>> START Text

CS109 Data Science Syllabus
Instructors: Hanspeter Pfister (Computer Science), Joe Blitzstein (Statistics), Verena Kaynig-Fittkau (Computer Science)
Welcome to CS109! The course is also listed as STAT121 and AC209, and offered through the Harvard University Extension School as distance education course CSCI E-109.
What is this class about?
This class is about learning from data, in order to gain useful predictions and insights. Separating signal from noise presents many computational and inferential challenges, which we approach from a perspective at the interface of computer science and statistics. Through real-world examples of wide interest, we introduce methods for five key facets of an investigation:
data munging/scraping/sampling/cleaning in order to get an informative, manageable data set;
data storage and management in order to be able to access data - especially big data - quickly and reliably during subsequent analysis;
exploratory data analysis to generate hypotheses and intuition about the data;
prediction based on statistical tools such as regression, classification, and clustering; and
communication of results through visualization, stories, and interpretable summaries.
Why take this class?
Hal Varian, Chief Economist at Google, said that:
“The sexy job in the next ten years will be statisticians. The ability to take data, to be able to understand it, to process it, to extract value from it, to visualize it, to communicate it, that's going to be a hugely important skill.”
More and more applications in industry, academia, and everyday life are—or should be—based on careful analysis of data. For example, consider the book Moneyball (for sports) and the work of Nate Silver (for elections as well as sports). More and more data sets are becoming available, to the point where some companies have described themselves as “drowning in data”. This presents many opportunities, but the right tools from both computer science and statistics are needed so that you can learn from the data without drowning.

>> END Text
>> START Rows

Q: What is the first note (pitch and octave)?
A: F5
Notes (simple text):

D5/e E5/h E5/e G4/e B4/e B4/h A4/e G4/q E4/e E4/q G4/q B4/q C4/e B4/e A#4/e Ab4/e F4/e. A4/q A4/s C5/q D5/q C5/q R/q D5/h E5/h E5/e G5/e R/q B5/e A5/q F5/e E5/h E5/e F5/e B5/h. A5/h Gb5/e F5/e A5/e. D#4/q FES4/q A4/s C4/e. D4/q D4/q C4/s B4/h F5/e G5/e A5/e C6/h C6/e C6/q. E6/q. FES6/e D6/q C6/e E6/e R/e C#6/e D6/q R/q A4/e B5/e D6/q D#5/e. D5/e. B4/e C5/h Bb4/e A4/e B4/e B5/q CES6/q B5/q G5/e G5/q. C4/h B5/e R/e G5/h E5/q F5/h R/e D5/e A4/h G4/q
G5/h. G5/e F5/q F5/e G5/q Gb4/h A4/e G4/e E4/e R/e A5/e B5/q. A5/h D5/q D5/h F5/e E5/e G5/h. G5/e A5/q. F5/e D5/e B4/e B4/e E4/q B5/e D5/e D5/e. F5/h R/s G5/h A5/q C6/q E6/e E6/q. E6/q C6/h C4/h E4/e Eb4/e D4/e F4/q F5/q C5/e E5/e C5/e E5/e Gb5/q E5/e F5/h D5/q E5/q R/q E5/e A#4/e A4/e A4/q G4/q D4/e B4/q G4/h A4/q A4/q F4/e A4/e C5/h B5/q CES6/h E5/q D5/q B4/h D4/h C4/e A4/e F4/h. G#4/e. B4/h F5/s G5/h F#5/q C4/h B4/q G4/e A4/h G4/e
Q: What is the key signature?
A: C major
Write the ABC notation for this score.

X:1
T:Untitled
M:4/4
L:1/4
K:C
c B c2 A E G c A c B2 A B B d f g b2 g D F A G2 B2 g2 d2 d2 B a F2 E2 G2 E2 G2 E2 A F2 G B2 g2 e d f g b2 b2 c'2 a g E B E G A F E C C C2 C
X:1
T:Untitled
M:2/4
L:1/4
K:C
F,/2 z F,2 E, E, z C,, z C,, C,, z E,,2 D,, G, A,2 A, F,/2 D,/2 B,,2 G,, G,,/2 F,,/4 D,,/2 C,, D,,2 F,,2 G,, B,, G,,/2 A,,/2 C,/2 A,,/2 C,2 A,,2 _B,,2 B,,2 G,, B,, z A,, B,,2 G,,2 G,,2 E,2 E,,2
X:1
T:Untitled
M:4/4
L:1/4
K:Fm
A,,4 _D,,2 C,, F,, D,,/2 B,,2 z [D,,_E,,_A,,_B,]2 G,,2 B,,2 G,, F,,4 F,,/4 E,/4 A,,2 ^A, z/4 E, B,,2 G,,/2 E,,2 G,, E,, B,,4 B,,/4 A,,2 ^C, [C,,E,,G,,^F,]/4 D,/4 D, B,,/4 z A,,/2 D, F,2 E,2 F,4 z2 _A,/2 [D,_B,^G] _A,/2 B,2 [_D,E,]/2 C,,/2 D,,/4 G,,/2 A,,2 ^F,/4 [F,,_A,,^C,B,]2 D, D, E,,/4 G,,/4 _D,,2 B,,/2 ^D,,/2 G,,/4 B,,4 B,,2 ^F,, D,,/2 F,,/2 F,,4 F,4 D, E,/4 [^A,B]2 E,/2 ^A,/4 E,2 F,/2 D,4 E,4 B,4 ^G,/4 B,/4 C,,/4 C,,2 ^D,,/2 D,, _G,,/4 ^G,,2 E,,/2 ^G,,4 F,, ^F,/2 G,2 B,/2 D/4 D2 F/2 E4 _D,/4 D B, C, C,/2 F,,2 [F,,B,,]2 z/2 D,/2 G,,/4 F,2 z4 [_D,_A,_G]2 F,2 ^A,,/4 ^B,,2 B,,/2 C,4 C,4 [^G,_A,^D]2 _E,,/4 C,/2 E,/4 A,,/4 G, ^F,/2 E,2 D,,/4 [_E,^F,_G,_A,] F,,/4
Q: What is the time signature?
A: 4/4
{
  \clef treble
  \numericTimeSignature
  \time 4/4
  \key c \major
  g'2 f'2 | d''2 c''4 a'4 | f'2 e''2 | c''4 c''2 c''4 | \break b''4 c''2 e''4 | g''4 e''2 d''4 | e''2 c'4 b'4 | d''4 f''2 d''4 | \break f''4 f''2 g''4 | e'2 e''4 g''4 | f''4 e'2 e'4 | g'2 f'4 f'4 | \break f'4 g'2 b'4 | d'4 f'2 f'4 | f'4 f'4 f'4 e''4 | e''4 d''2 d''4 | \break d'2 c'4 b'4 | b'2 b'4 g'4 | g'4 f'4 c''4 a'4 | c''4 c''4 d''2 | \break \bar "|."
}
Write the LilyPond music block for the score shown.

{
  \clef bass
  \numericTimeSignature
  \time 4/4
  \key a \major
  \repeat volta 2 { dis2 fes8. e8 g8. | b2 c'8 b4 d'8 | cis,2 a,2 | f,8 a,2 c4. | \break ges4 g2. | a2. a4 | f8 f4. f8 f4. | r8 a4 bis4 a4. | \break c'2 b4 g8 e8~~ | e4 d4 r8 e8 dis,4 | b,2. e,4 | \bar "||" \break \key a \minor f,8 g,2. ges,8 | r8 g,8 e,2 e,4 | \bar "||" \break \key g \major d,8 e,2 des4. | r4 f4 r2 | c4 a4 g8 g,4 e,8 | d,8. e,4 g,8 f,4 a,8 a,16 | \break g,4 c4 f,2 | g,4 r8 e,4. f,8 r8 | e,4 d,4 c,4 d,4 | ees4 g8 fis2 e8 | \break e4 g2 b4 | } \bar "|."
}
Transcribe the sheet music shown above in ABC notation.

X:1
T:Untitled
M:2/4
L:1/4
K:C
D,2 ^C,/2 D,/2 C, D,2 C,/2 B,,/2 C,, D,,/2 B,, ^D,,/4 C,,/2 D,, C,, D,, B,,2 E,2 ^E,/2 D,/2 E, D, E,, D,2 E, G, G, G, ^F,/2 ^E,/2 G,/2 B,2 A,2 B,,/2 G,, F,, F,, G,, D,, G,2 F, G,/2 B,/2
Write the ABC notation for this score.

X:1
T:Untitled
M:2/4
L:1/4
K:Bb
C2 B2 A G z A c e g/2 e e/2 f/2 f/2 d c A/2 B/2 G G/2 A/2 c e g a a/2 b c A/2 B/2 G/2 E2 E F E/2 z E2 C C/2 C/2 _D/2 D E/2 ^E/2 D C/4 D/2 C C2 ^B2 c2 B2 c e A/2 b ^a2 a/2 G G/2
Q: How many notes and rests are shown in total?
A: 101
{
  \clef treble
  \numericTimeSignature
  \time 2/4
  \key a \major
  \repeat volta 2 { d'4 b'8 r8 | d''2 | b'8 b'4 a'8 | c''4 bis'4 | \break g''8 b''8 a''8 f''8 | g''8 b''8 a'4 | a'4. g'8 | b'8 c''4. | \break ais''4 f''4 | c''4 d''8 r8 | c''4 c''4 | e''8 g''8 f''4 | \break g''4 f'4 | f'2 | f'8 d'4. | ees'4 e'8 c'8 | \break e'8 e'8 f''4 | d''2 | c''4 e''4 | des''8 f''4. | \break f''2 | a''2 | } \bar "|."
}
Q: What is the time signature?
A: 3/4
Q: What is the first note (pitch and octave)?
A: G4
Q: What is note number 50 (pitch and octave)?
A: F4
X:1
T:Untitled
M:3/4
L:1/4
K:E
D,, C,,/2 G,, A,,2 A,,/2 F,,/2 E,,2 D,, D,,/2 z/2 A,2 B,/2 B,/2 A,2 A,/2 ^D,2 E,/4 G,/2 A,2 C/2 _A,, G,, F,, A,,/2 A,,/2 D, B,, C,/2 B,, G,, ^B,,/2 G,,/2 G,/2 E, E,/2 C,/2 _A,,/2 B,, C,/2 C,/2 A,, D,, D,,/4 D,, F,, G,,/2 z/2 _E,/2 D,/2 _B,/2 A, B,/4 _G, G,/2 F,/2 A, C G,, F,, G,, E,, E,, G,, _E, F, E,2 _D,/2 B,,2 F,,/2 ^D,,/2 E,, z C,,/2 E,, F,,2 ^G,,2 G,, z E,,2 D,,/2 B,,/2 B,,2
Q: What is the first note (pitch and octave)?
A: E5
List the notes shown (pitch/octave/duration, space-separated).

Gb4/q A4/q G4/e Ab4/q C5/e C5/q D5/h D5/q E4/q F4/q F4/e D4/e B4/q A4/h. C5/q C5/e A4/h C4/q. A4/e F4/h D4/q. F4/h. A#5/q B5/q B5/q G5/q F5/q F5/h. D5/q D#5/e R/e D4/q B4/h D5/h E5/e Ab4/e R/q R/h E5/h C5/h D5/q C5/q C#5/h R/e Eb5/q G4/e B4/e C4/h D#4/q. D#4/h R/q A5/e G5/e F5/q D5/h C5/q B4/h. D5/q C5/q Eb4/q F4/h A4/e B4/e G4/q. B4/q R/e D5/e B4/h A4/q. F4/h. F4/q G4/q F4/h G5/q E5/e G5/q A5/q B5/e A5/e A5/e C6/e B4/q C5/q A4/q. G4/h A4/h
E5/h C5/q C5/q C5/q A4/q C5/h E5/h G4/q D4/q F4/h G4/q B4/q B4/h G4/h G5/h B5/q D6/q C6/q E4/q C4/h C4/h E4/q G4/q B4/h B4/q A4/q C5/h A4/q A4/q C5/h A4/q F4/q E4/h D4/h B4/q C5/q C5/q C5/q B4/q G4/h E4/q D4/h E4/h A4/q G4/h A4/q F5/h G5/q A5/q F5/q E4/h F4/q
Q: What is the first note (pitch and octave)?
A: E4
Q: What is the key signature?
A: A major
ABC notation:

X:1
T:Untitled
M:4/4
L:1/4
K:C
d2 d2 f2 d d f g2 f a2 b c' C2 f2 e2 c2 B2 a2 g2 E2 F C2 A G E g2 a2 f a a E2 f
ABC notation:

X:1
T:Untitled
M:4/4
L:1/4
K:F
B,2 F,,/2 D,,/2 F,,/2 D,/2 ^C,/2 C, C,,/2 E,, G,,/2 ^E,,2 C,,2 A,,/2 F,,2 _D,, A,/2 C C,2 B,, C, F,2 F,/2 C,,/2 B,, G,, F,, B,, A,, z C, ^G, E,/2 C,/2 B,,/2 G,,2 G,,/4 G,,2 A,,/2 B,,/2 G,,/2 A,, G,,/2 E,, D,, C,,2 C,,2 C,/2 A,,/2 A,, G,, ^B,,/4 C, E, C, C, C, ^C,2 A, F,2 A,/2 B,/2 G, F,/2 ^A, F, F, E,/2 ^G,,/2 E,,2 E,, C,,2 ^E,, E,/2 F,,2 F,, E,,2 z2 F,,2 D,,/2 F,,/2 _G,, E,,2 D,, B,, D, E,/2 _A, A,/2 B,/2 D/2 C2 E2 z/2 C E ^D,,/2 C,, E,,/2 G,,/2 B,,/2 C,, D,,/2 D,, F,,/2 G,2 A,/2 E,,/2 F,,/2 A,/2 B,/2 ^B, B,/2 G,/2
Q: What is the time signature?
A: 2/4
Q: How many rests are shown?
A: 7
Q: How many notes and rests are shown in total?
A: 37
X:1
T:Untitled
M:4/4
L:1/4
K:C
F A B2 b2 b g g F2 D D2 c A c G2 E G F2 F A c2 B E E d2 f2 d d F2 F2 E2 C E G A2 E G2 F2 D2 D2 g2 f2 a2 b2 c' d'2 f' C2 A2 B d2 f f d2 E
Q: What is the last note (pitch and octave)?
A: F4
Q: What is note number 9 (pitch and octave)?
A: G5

>> END Rows

Reproduce the CS109 syllabus from "Hal Varian, Chief" to "data without drowning.". The entries are separate from the CS109 syllabus.

### [Task result]
Hal Varian, Chief Economist at Google, said that:
“The sexy job in the next ten years will be statisticians. The ability to take data, to be able to understand it, to process it, to extract value from it, to visualize it, to communicate it, that's going to be a hugely important skill.”
More and more applications in industry, academia, and everyday life are—or should be—based on careful analysis of data. For example, consider the book Moneyball (for sports) and the work of Nate Silver (for elections as well as sports). More and more data sets are becoming available, to the point where some companies have described themselves as “drowning in data”. This presents many opportunities, but the right tools from both computer science and statistics are needed so that you can learn from the data without drowning.